WHAT YOU WILL DO — The full listing is to be returned exactly as given, but without pictures.
------------
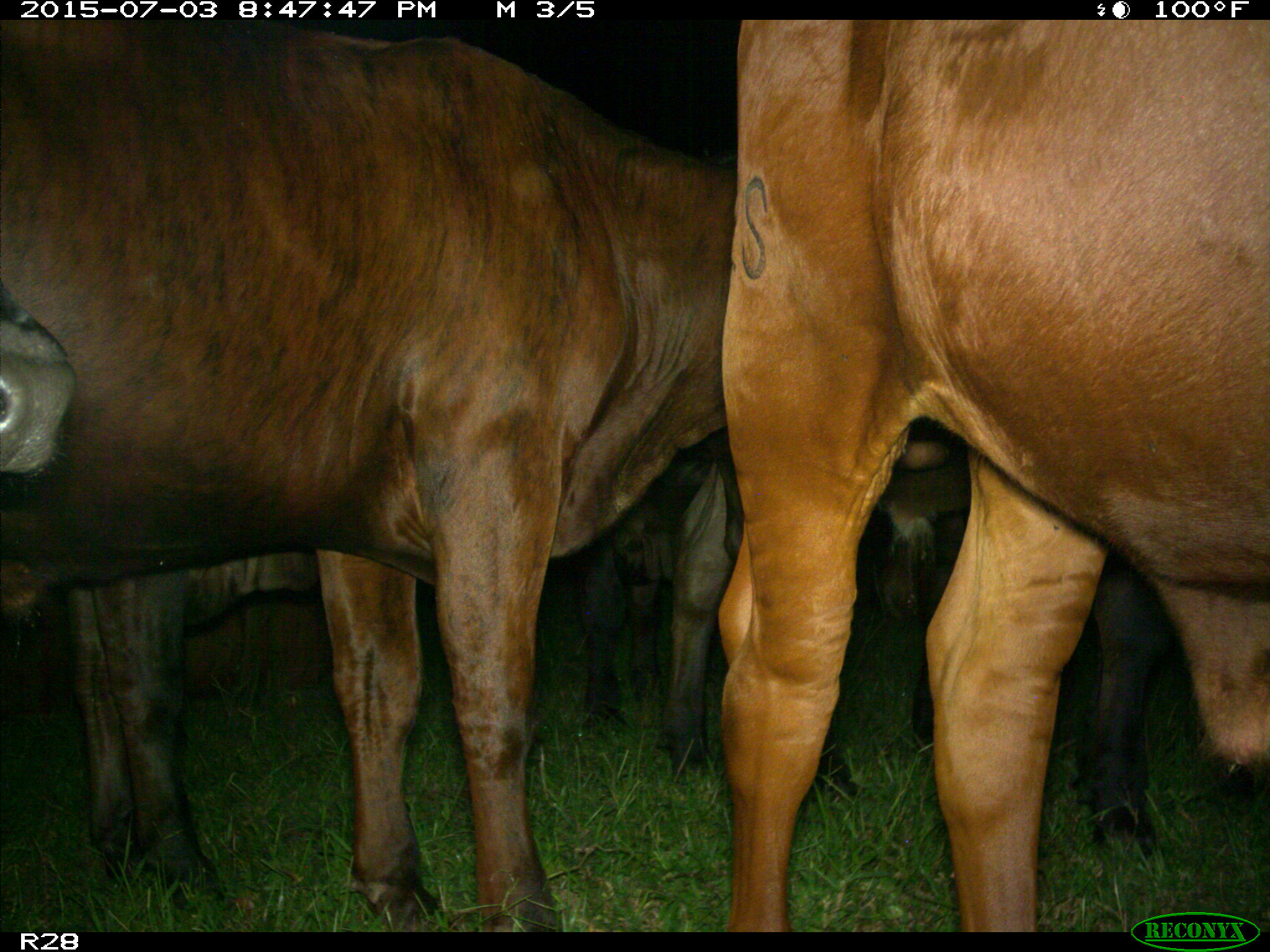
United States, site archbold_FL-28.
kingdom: Animalia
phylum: Chordata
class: Mammalia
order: Artiodactyla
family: Bovidae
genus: Bos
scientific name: Bos taurus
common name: domestic cow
Bos taurus (domestic cow).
------------
RESPONSE BOX —
United States, site archbold_FL-28.
kingdom: Animalia
phylum: Chordata
class: Mammalia
order: Artiodactyla
family: Bovidae
genus: Bos
scientific name: Bos taurus
common name: domestic cow
Bos taurus (domestic cow).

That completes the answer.